DOCUMENT:
··········
Tax Loophole Costs US Treasury $48 Billion a Year as ETF Industry Exploits Gap

A tax loophole embedded in the way exchange-traded funds are structured is bleeding the US Treasury of $48 billion every year. The gap, long known to financial insiders, lets ETF managers defer or avoid taxes that ordinary investors would owe on dividends and capital gains. Congress and the Treasury Department have discussed closing it, but so far no fix has made it into law.

How the loophole works

Unlike mutual funds, ETFs don't have to sell underlying securities when investors cash out. Instead, they use a creation-redemption mechanism that lets large institutional investors swap baskets of stocks directly with the fund. Those in-kind exchanges aren't taxable events, so the built-up gains inside the fund can roll over for years without triggering a tax bill. The result: investors can sidestep the annual tax bite that normally comes from dividend payouts and realized gains in a regular fund.

That structure was designed for efficiency, but the industry has pushed it to its limits. By using options, futures, and other derivatives within the tax-sheltered shell, ETF providers can wring out even more tax-free returns. The $48 billion figure comes from estimates by the Treasury and outside researchers looking at lost revenue from deferred taxes on ordinary income and capital gains.
··········
REQUIREMENT: Copy the passage of the ETF tax loophole article from "Unlike mutual funds, ETFs" to "income and capital gains." word for word.

[Data listing]
··········
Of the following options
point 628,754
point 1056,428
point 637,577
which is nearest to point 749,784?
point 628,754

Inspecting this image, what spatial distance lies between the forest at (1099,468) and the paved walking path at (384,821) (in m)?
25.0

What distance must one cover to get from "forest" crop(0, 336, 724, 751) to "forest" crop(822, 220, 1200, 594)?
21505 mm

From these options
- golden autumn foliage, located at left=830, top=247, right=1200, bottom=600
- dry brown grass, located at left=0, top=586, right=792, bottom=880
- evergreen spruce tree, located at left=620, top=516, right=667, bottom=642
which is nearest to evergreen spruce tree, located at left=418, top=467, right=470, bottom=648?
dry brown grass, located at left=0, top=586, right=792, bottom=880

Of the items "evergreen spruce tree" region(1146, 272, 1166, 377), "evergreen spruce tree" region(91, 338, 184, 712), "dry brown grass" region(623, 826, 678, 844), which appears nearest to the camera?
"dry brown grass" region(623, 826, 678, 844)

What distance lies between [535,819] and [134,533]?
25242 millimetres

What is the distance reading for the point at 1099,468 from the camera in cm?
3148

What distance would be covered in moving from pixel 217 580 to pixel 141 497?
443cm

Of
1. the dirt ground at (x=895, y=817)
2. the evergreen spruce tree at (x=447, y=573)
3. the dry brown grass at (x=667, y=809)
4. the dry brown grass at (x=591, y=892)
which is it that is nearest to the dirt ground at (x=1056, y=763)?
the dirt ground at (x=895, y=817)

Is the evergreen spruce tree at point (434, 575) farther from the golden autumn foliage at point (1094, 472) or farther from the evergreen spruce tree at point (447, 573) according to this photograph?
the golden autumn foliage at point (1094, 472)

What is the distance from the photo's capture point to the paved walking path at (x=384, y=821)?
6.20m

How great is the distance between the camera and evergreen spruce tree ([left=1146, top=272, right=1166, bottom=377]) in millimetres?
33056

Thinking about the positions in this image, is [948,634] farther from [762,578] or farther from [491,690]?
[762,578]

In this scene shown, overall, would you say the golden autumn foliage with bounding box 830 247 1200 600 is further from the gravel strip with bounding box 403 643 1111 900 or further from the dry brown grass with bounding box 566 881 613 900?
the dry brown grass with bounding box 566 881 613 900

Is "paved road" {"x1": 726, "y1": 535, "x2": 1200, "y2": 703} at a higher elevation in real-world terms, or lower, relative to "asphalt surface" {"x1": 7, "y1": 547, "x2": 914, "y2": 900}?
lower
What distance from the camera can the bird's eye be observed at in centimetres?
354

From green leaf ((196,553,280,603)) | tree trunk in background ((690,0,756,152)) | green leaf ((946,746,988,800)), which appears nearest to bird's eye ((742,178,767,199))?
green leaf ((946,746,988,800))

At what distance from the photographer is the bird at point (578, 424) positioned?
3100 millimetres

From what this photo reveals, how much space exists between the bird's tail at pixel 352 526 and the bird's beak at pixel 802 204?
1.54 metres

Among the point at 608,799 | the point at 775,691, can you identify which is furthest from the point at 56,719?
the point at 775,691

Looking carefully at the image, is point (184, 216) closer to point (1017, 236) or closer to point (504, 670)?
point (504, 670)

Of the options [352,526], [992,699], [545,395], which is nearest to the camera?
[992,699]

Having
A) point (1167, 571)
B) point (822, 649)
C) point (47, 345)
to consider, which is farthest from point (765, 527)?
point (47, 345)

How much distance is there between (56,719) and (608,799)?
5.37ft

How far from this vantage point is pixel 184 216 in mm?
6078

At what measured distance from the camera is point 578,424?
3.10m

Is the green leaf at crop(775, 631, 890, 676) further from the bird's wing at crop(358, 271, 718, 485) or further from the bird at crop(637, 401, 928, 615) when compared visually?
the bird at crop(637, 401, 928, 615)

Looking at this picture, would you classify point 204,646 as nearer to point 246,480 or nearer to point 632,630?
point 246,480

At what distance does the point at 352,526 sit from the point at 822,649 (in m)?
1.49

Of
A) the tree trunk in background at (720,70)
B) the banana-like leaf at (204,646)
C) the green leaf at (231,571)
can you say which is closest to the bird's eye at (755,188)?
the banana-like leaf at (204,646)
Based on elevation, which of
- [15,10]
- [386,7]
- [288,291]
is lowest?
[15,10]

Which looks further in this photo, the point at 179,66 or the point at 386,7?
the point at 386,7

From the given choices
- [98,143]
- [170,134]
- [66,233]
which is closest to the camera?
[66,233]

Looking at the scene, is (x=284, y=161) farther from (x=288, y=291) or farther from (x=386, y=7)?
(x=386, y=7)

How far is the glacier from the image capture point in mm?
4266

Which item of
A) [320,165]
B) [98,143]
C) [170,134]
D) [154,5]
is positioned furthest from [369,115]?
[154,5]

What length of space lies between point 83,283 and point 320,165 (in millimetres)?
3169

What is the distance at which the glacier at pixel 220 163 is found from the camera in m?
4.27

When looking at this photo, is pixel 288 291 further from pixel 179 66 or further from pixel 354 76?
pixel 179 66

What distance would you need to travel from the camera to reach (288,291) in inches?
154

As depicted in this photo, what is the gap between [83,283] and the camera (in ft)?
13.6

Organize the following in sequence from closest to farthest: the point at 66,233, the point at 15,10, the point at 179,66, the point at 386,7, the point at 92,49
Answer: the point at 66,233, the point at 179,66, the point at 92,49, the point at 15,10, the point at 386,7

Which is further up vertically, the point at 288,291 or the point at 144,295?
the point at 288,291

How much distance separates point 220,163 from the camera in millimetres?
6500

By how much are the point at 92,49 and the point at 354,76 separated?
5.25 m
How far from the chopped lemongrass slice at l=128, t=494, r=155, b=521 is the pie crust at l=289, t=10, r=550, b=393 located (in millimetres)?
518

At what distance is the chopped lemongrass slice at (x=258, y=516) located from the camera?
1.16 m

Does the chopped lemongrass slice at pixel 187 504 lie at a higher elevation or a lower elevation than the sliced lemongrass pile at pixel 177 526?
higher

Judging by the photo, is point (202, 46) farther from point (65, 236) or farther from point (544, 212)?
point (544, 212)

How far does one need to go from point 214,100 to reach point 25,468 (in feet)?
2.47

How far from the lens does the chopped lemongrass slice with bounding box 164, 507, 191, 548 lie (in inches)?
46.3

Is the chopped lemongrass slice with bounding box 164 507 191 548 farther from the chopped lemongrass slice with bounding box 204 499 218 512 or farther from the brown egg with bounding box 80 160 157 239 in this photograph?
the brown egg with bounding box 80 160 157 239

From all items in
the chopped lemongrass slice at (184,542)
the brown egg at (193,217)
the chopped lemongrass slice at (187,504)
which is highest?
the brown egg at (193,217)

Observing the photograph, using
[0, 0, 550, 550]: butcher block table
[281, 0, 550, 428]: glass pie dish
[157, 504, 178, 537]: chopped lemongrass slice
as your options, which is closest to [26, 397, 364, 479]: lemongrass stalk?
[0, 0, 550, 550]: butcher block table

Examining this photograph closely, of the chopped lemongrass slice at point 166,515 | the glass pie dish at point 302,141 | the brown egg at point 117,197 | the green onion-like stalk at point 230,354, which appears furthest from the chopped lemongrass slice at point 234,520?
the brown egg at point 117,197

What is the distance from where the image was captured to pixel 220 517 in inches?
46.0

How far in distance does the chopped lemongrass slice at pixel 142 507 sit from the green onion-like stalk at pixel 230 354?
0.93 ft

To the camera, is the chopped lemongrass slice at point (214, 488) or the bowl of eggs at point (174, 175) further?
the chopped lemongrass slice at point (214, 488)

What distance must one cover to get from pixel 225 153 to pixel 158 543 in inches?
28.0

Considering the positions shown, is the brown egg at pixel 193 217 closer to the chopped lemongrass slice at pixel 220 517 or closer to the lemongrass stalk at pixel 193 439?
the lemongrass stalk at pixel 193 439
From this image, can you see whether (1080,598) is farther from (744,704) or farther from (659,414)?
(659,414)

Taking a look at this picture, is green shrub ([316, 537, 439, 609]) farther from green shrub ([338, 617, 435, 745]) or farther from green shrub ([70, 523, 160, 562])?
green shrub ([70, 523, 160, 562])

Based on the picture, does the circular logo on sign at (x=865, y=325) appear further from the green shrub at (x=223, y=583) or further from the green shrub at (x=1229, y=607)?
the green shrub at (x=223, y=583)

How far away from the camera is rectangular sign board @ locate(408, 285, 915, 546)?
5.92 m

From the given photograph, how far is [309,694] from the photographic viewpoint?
··········
FULL RESPONSE:
Unlike mutual funds, ETFs don't have to sell underlying securities when investors cash out. Instead, they use a creation-redemption mechanism that lets large institutional investors swap baskets of stocks directly with the fund. Those in-kind exchanges aren't taxable events, so the built-up gains inside the fund can roll over for years without triggering a tax bill. The result: investors can sidestep the annual tax bite that normally comes from dividend payouts and realized gains in a regular fund.

That structure was designed for efficiency, but the industry has pushed it to its limits. By using options, futures, and other derivatives within the tax-sheltered shell, ETF providers can wring out even more tax-free returns. The $48 billion figure comes from estimates by the Treasury and outside researchers looking at lost revenue from deferred taxes on ordinary income and capital gains.